▶ _DOCUMENT PASSAGE_
○ ○ ○ ○ ○ ○ ○

Mazur’s students had always positively evaluated his teaching, and their performances on
exams were quite good. Yet, even some of the high performing students did not fully
grasp the basic concepts (Mazur, 1997). In fact, this turns out to be one of the most
revealing finding of large scale FCI data studies. Indeed, a meta-analysis of more than
6500 respondents (Hake, 1998) has shown that a semester of traditional instruction
changes only marginally students’ conceptual understanding4 of physics. Furthermore,
this gap between what instructors think their students understand and what the FCI shows
has made the FCI “the most widely used and thoroughly tested assessment instrument” in
physics (McDermott & Redish, 1999) and has rendered the FCI into the central role in
driving the physics reform efforts of the past decade (Crouch et al, 2001).

○ ○ ○ ○ ○ ○ ○

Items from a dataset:
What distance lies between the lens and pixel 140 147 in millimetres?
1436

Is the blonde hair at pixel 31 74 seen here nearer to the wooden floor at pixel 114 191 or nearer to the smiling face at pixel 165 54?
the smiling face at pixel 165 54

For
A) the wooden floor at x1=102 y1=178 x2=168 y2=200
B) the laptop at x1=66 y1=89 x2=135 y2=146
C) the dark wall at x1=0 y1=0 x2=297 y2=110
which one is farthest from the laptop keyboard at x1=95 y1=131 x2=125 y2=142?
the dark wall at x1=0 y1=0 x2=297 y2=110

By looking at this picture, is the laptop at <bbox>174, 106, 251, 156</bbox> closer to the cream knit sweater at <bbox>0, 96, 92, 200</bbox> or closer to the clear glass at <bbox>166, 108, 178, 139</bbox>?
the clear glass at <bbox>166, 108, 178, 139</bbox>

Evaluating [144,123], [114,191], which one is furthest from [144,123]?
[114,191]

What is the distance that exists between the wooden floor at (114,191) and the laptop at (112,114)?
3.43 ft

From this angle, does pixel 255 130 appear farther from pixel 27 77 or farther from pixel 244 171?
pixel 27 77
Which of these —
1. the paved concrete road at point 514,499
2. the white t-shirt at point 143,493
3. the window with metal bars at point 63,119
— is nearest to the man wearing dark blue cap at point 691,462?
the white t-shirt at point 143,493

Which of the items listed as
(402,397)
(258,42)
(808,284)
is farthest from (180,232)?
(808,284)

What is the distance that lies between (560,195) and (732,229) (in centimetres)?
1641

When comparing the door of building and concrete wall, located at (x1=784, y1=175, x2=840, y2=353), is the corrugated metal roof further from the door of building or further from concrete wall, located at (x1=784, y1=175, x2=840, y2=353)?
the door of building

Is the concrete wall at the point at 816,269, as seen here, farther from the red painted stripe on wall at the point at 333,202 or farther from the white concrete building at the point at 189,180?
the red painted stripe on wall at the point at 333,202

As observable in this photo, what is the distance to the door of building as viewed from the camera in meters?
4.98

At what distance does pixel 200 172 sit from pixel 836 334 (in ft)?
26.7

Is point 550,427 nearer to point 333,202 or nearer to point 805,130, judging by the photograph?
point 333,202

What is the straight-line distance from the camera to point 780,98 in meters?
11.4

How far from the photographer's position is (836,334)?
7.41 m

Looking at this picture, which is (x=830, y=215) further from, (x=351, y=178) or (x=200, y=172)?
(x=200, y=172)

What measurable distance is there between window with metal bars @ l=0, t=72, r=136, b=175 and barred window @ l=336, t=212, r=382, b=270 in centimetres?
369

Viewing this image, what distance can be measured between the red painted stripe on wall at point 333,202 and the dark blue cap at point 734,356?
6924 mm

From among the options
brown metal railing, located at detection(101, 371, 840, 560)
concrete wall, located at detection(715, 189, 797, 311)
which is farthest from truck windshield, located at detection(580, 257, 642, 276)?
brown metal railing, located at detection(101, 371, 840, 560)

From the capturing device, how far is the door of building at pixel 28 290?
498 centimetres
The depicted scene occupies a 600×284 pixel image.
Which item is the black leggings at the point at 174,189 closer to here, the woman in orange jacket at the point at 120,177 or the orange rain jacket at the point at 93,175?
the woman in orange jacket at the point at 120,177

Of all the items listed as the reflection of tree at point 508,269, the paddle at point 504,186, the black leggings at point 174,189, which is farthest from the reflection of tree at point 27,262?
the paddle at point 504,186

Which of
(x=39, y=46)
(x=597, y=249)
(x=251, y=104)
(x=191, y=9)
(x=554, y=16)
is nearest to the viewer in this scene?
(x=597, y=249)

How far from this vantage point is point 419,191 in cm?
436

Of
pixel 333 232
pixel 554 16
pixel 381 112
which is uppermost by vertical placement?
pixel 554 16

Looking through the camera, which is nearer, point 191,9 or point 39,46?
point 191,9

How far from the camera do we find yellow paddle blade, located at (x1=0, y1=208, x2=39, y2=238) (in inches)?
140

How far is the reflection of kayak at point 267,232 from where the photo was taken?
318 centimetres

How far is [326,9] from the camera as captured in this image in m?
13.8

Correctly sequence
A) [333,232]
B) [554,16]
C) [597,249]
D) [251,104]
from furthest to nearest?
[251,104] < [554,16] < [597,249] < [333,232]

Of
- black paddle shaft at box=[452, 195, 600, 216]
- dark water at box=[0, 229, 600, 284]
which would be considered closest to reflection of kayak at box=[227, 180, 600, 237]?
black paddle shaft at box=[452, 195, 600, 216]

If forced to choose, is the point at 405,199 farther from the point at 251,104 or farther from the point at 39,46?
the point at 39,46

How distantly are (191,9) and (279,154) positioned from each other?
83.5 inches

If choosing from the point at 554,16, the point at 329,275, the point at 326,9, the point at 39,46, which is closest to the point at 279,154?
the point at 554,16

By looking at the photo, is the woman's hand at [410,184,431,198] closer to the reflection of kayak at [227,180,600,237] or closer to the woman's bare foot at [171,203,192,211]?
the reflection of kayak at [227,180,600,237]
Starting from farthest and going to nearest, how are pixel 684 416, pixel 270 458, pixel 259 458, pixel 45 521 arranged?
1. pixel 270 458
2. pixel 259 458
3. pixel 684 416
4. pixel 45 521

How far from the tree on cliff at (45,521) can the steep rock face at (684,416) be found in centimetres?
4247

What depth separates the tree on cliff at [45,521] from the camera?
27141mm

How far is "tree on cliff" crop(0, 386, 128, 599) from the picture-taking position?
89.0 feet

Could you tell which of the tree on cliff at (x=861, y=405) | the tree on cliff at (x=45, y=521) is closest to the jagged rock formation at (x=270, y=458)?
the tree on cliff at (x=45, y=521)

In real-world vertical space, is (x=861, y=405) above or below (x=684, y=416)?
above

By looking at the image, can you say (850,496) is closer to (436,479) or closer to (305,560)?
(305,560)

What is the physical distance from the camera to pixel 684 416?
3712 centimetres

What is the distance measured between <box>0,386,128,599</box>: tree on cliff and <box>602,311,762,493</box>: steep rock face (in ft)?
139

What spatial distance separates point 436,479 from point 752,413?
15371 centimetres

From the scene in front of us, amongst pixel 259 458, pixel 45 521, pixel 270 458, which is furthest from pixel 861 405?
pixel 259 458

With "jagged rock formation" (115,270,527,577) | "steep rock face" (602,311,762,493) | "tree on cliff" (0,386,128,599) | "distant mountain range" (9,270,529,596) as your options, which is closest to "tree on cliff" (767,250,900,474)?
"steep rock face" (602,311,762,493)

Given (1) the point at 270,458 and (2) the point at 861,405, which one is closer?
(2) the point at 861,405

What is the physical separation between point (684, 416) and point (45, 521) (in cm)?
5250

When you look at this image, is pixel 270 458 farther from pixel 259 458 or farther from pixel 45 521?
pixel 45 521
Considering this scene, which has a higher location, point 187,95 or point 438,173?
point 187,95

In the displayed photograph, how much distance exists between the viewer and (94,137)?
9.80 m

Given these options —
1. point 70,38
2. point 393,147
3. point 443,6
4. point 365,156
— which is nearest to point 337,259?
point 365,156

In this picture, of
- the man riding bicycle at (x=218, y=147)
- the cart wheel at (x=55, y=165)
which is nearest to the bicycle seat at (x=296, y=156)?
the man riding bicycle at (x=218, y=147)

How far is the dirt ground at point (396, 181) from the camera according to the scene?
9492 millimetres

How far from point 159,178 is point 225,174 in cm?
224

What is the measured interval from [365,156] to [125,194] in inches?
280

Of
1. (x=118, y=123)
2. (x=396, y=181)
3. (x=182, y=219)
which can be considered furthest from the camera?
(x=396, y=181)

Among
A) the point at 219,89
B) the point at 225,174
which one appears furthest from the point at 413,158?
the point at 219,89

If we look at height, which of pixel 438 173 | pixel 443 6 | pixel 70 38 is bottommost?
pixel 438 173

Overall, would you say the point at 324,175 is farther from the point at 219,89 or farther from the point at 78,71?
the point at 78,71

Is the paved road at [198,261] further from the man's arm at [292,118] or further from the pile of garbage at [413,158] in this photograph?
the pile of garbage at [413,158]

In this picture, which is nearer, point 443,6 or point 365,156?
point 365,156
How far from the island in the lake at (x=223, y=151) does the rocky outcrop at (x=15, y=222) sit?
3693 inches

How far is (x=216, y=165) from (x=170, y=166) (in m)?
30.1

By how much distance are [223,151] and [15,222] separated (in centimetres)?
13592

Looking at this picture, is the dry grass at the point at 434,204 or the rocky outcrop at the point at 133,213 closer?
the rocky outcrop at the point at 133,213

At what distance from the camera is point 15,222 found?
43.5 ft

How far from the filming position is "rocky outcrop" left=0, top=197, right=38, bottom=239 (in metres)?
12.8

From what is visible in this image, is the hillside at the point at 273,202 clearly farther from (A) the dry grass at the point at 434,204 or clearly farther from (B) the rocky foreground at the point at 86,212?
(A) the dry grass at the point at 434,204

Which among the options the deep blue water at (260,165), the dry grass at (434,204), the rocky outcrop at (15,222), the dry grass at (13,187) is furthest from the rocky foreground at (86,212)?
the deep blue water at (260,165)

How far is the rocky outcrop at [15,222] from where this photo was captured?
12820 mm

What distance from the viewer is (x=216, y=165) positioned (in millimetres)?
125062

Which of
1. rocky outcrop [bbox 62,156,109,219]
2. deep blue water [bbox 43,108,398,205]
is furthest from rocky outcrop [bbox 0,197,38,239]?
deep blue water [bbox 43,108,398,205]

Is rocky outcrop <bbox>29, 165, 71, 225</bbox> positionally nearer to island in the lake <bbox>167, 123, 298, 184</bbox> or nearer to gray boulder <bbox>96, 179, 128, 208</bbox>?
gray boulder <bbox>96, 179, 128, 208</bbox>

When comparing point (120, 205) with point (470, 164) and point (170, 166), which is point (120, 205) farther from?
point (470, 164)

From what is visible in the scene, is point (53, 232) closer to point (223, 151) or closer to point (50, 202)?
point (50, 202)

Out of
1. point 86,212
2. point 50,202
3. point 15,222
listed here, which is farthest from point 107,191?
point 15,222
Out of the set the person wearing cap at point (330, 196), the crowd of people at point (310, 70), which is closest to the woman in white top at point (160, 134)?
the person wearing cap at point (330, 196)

○ ○ ○ ○ ○ ○ ○

▶ _STATED TASK_
Pick up the passage on the Force Concept Inventory and physics teaching where its last sentence ends, and keep writing it.

▶ _EXERCISE OUTPUT_
Development of the Method
Although Mazur’s students were quite proficient in traditional problem solving,
he decided to explicitly address his students misunderstanding of basic concepts. This
required making some modifications to the instruction format. Mazur decided to present
students with a brief lecture (7-10 minutes, within limits of average adult attention span),
the content of these lectures being similar to traditional curriculum differing only by an
increased emphasis on non-algorithmic concepts. After the brief lecture, students were
presented with a ConcepTest: a multiple choice conceptual question having
misconceptions available as possible answers. To gauge what all students were thinking,
each student was given five flashcards each with a letter (A,B,C,D,E) corresponding to
the five available choice of answers. When presented with a ConcepTest, students would
raise the flashcard corresponding to their preferred choice.
4 Data suggests that traditional instruction yields “normalized gains” <g> of approx 20%. This implies that 80% of missing basic concepts on entry are still not acquired after a semester of traditional instruction. Note that <g> is defined as: <g> = (Post-test score% - Pre-test score%)/(100%- Pre-test score%) Which is the ratio of the actual gain (<%post> - <%pre>) by the maximum possible gain (100% - <%pre>).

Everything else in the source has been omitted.